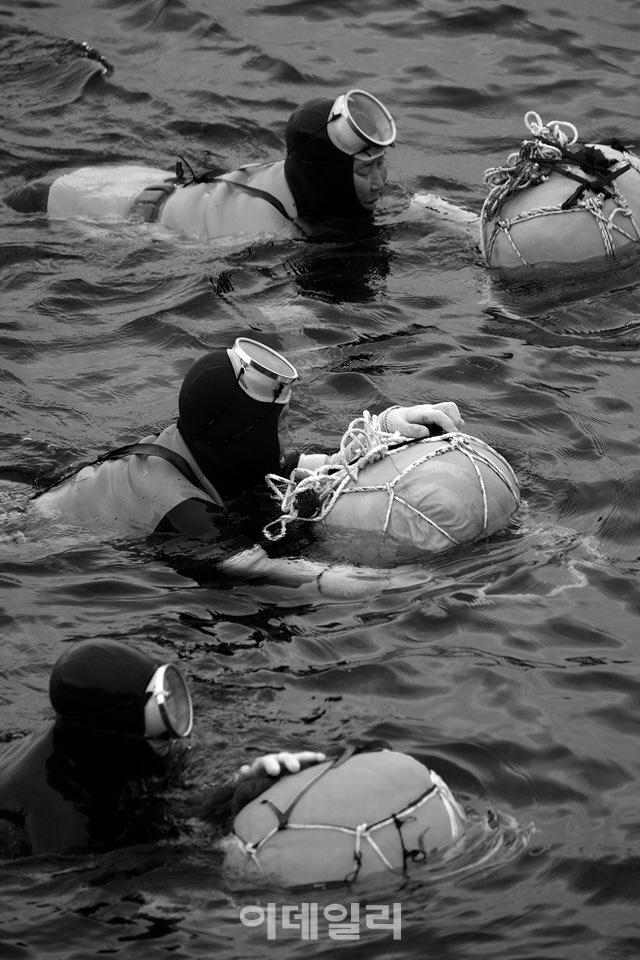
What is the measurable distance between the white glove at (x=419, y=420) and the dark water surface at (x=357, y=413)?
0.58 metres

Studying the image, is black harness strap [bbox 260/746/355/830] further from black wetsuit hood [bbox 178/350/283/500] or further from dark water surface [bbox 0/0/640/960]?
black wetsuit hood [bbox 178/350/283/500]

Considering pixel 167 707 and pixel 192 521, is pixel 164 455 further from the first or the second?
pixel 167 707

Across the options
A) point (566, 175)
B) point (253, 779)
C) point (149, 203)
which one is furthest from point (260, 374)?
point (149, 203)

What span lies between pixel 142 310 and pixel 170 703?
216 inches

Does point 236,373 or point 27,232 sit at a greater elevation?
point 236,373

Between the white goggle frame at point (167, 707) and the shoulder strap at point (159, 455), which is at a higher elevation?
the white goggle frame at point (167, 707)

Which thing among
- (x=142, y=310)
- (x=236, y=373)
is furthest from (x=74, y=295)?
(x=236, y=373)

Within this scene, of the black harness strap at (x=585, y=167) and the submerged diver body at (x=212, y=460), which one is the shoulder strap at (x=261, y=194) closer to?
the black harness strap at (x=585, y=167)

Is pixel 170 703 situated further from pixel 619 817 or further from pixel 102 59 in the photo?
pixel 102 59

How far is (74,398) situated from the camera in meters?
8.99

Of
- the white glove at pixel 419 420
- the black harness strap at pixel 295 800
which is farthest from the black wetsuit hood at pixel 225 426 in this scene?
the black harness strap at pixel 295 800

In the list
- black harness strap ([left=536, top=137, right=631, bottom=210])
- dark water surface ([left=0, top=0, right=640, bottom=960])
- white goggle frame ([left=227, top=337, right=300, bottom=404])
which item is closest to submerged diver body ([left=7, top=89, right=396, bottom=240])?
━━━━━━━━━━━━━━━━
* [DIRECTIONS FOR THIS TASK] Please reproduce all of the data above word for word, but leave the picture out.

* [ANSWER TO THIS TASK]
What is the measurable distance between the white glove at (x=419, y=420) and the dark water surface at (x=357, y=413)?
0.58 metres

Studying the image, is black harness strap [bbox 260/746/355/830] further from black wetsuit hood [bbox 178/350/283/500] or further from dark water surface [bbox 0/0/640/960]?
black wetsuit hood [bbox 178/350/283/500]

Considering pixel 167 707 and pixel 192 521, is pixel 164 455 further from the first or the second?
pixel 167 707

Across the options
A) point (566, 175)
B) point (253, 779)
C) point (149, 203)
which one is furthest from point (260, 374)?
point (149, 203)

What span lies between pixel 142 310 and pixel 170 703?
216 inches

Does point 236,373 or point 27,232 sit at a greater elevation?
point 236,373

Between the white goggle frame at point (167, 707) and the shoulder strap at point (159, 455), which is at a higher elevation?
the white goggle frame at point (167, 707)

Which thing among
- (x=142, y=310)
- (x=236, y=373)
is furthest from (x=74, y=295)?
(x=236, y=373)

Within this scene, of the black harness strap at (x=585, y=167) and the submerged diver body at (x=212, y=460), which one is the shoulder strap at (x=261, y=194) closer to?
the black harness strap at (x=585, y=167)

Is pixel 170 703 situated further from pixel 619 817 or further from pixel 102 59 in the photo?
pixel 102 59

How far is (74,398) situated from the camera in meters?
8.99

Of
- the white glove at pixel 419 420
- the black harness strap at pixel 295 800
which is farthest from the black wetsuit hood at pixel 225 426 in this scene?
the black harness strap at pixel 295 800

In the list
- black harness strap ([left=536, top=137, right=631, bottom=210])
- dark water surface ([left=0, top=0, right=640, bottom=960])
- white goggle frame ([left=227, top=337, right=300, bottom=404])
which item is closest to submerged diver body ([left=7, top=89, right=396, bottom=240])?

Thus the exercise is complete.